Schade veroorzaakt door werknemer | Arbeidsrecht

Hebt u omtrent arbeidsrecht en/of schade veroorzaakt door werknemer vragen of behoefte aan direct advies of rechtsbijstand, kunt u altijd kosteloos contact opnemen met ons advocatenkantoor. Dit gaat snel en u krijgt direct een advocaat aan de telefoon. Bel ons op 030 252 35 20. Een eerste telefonisch advies is altijd kosteloos.
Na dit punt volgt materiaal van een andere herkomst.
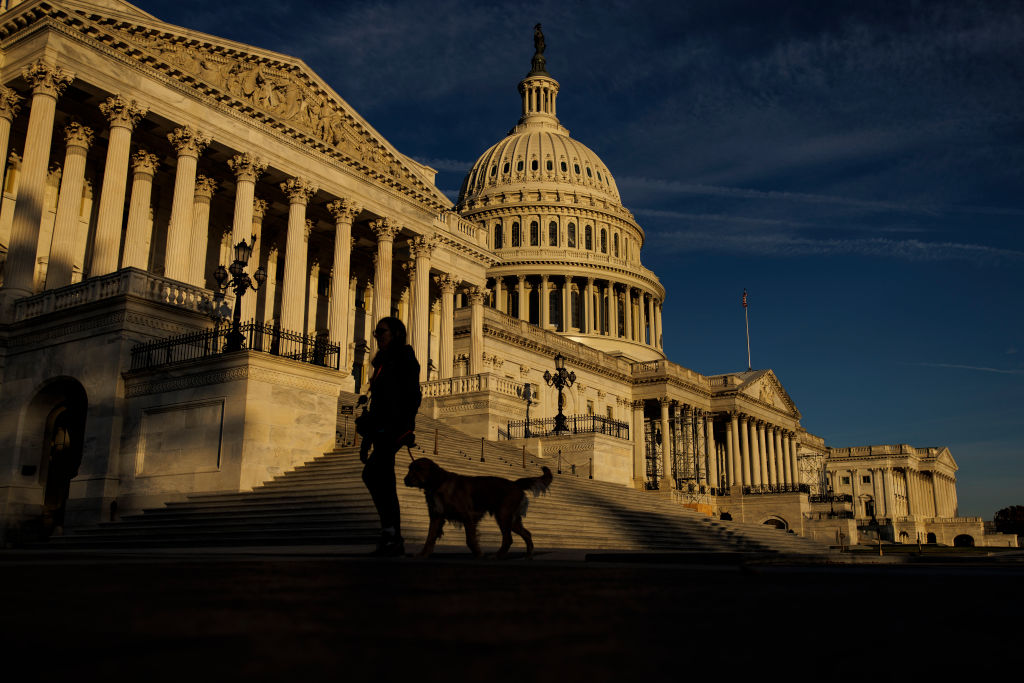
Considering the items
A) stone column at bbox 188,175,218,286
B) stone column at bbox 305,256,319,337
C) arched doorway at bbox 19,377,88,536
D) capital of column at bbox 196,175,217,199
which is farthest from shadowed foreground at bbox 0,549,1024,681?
stone column at bbox 305,256,319,337

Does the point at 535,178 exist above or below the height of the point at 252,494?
above

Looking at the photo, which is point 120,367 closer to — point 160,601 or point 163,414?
point 163,414

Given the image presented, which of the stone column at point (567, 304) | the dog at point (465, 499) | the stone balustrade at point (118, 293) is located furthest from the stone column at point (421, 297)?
the stone column at point (567, 304)

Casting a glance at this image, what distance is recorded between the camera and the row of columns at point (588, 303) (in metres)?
101

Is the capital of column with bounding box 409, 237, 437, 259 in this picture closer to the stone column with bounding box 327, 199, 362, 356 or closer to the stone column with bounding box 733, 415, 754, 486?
the stone column with bounding box 327, 199, 362, 356

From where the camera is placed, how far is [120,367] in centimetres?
2736

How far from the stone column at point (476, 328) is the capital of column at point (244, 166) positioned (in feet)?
66.6

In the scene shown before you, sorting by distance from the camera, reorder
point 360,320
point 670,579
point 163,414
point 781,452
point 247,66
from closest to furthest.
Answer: point 670,579 < point 163,414 < point 247,66 < point 360,320 < point 781,452

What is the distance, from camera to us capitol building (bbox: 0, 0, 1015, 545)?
26609 millimetres

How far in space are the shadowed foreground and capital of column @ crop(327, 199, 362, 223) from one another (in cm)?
3997

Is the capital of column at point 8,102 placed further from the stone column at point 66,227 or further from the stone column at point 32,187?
the stone column at point 66,227

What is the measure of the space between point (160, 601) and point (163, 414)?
80.3 ft

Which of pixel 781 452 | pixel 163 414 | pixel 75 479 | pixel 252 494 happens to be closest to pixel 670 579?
pixel 252 494

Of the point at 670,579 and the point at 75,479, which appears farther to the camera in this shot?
the point at 75,479
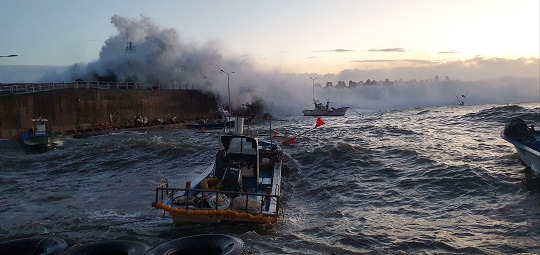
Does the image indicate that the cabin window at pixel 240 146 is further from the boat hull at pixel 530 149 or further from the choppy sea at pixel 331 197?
the boat hull at pixel 530 149

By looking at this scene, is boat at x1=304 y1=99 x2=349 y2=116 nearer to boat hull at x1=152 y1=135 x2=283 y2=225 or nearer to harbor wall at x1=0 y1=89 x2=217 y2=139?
harbor wall at x1=0 y1=89 x2=217 y2=139

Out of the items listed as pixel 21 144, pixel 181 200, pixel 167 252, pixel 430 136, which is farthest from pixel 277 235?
pixel 21 144

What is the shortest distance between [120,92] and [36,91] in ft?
32.5

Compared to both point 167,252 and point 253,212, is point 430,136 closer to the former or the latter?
point 253,212

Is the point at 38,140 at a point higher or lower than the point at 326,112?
higher

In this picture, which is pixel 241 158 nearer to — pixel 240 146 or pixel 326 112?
pixel 240 146

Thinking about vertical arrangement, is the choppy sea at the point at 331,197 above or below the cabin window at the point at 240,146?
below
Schade veroorzaakt door werknemer

In de rechtsverhouding tussen de werkgever en de werknemer geldt artikel 7:661 BW. Dit artikel, in de titel over de arbeidsovereenkomst, bepaalt het volgende:
1. De werknemer die bij de uitvoering van de overeenkomst schade toebrengt aan de werkgever of aan een derde jegens wie de werkgever tot vergoeding van die schade is gehouden, is te dier zake niet jegens de werkgever aansprakelijk, tenzij de schade een gevolg is van zijn opzet of bewuste roekeloosheid. Uit de omstandigheden van het geval kan, mede gelet op de aard van de overeenkomst, anders voortvloeien dan in de vorige zin is bepaald.
2. Afwijking van lid 1 en van artikel 170 lid 3 van Boek 6 ten nadele van de werknemer is slechts mogelijk bij schriftelijke overeenkomst en slechts voor zover de werknemer te dier zake verzekerd is.

Beslissend is aldus of de schade door opzet of bewuste roekeloosheid van de werknemer is veroorzaakt.

Deze regel vertoont samenhang met art. 6:170 BW, waar de aansprakelijkheid van de werkgever ten opzichte van een derde-benadeelde is geregeld:
1. Voor schade, aan een derde toegebracht door een fout van een ondergeschikte, is degene in wiens dienst de ondergeschikte zijn taak vervult aansprakelijk, indien de kans op de fout door de opdracht tot het verrichten van deze taak is vergroot en degene in wiens dienst hij stond, uit hoofde van hun desbetreffende rechtsbetrekking zeggenschap had over de gedragingen waarin de fout was gelegen.
2. (…)
3. Zijn de ondergeschikte en degene in wiens dienst hij stond, beiden voor de schade aansprakelijk, dan behoeft de ondergeschikte in hun onderlinge verhouding niet in de schadevergoeding bij te dragen, tenzij de schade een gevolg is van zijn opzet of bewuste roekeloosheid. Uit de omstandigheden van het geval, mede gelet op de aard van hun verhouding, kan anders voortvloeien dan in de vorige zin is bepaald.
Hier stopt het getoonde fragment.